SOURCE TEXT:
--- Start ---

Government Forces Kill Student Protesters at Tlatelolco
Ten days before the Mexico City Olympics, troops open fire on a demonstration in the Plaza de las Tres Culturas
Quick facts
- Location
- Plaza de las Tres Culturas, Tlatelolco, Mexico City
- Date
- 2 October 1968
- Documented deaths (NSArchive)
- 44 (34 named, 10 unidentified)
- Government apology
- 2024, President Claudia Sheinbaum
What happened
On the evening of 2 October 1968, roughly 10,000 university and high school students gathered in Mexico City's Plaza de las Tres Culturas at Tlatelolco to protest government repression of the student movement, ten days before the city was to host the Summer Olympics. Army, police, and unidentified armed men surrounded the square and opened fire with armored vehicles and heavy weapons; the Mexican government's official account claimed protesters shot first, a version documents made public since 2000 suggest was staged by the government itself. The National Security Archive at George Washington University spent eight months researching Mexican national archives and documented deaths of 44 people, 34 identified by name and 10 unidentified, though a contemporary CIA report cited 24 civilian deaths and 137 wounded, and eyewitness and later estimates have ranged much higher, into the hundreds. In 2024, President Claudia Sheinbaum, whose mother had been dismissed from a university teaching post for denouncing the massacre, issued an official government apology for it.

--- End ---

TASK LIST:
A. Quote the Tlatelolco article starting at "Government Forces Kill" and ending at "named, 10 unidentified)".
B. According to the Tlatelolco article, how many people were wounded in the contemporary CIA report?
C. Proceed with the Tlatelolco article, picking up after its final sentence.
The records after this point are separate from the Tlatelolco article.

EXTRACTED INFORMATION:

--- Start ---

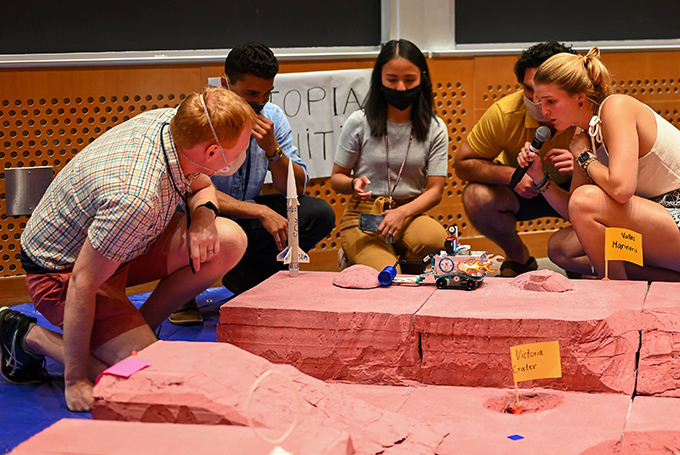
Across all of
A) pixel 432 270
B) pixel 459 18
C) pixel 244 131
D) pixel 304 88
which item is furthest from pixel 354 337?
pixel 459 18

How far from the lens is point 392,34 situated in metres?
4.34

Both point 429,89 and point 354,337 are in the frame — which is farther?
point 429,89

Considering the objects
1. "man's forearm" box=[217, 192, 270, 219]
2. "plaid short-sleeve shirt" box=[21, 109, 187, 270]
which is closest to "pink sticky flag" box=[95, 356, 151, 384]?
"plaid short-sleeve shirt" box=[21, 109, 187, 270]

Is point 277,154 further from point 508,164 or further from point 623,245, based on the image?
point 623,245

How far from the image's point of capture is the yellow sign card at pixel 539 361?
2.04 metres

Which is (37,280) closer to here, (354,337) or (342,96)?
(354,337)

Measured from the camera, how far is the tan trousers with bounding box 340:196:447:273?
11.1ft

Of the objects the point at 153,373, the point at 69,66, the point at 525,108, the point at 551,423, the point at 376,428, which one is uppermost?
the point at 69,66

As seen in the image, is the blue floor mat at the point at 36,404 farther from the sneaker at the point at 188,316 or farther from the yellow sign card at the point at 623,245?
the yellow sign card at the point at 623,245

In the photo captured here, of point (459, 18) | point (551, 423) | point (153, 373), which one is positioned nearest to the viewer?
point (153, 373)

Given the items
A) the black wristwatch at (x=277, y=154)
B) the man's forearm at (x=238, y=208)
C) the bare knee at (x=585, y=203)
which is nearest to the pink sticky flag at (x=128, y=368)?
the man's forearm at (x=238, y=208)

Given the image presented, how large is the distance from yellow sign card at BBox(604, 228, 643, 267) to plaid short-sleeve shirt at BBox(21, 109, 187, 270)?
5.05 feet

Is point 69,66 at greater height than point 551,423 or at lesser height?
greater

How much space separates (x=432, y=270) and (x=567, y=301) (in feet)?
1.86
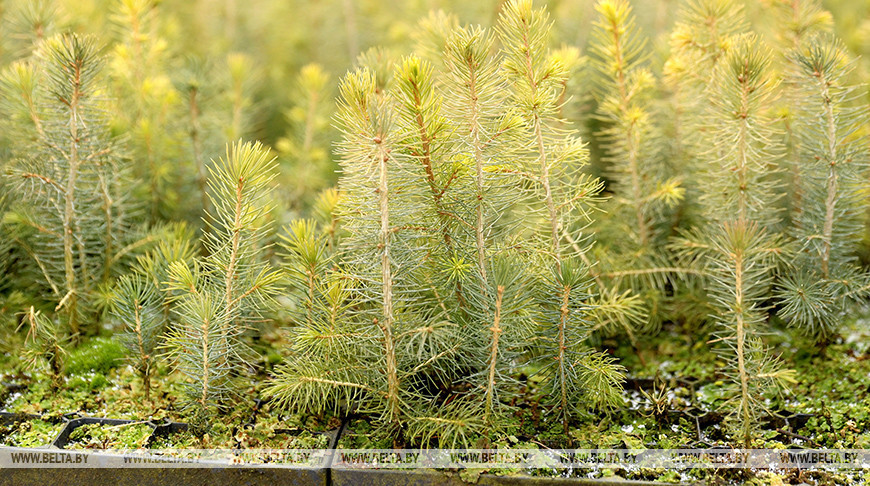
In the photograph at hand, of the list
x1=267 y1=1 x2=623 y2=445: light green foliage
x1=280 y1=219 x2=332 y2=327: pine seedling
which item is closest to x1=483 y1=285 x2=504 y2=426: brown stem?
x1=267 y1=1 x2=623 y2=445: light green foliage

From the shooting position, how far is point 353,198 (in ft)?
2.92

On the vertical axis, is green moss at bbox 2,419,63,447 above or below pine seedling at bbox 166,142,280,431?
below

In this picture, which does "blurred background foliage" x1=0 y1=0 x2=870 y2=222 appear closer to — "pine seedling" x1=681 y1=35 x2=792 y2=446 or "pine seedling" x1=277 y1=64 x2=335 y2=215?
"pine seedling" x1=277 y1=64 x2=335 y2=215

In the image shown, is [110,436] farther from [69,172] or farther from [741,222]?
[741,222]

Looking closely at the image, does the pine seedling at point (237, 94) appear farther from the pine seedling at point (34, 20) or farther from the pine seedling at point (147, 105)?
the pine seedling at point (34, 20)

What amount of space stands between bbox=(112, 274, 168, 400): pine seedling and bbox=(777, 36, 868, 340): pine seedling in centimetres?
94

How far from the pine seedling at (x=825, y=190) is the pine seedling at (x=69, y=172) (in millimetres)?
1096

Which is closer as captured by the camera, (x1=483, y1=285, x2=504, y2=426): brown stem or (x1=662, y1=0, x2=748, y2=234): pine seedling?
(x1=483, y1=285, x2=504, y2=426): brown stem

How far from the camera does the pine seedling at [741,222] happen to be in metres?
0.90

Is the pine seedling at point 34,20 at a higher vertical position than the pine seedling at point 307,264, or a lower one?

--- End ---

ANSWER LIST:
A.
Government Forces Kill Student Protesters at Tlatelolco
Ten days before the Mexico City Olympics, troops open fire on a demonstration in the Plaza de las Tres Culturas
Quick facts
- Location
- Plaza de las Tres Culturas, Tlatelolco, Mexico City
- Date
- 2 October 1968
- Documented deaths (NSArchive)
- 44 (34 named, 10 unidentified)

B. 137

C.
Why it matters
Tlatelolco remains the starkest example of PRI-era state violence against political dissent, and the persistent uncertainty over the actual death toll, ranging across declassified sources from two dozen to several hundred, reflects a decades-long government effort to suppress the true scale of the killing rather than any genuine ambiguity about whether it happened.
How we know
The National Security Archive's declassified U.S. government documents, obtained through Freedom of Information Act requests and archival research inside Mexico, provide the most systematic documentation available, though the archive itself notes its sources, press accounts, intelligence officers, and Mexican officials, produced conflicting figures because no independent eyewitness accounting was possible at the time.
Sources
- National Security Archive, The George Washington University. Tlatelolco Massacre, 1968 · Reputable sourcensarchive.gwu.edu · The domain "nsarchive.gwu.edu" is on our Reputable source registry. · Link is live and its text matches the event's key terms (Jul 2026)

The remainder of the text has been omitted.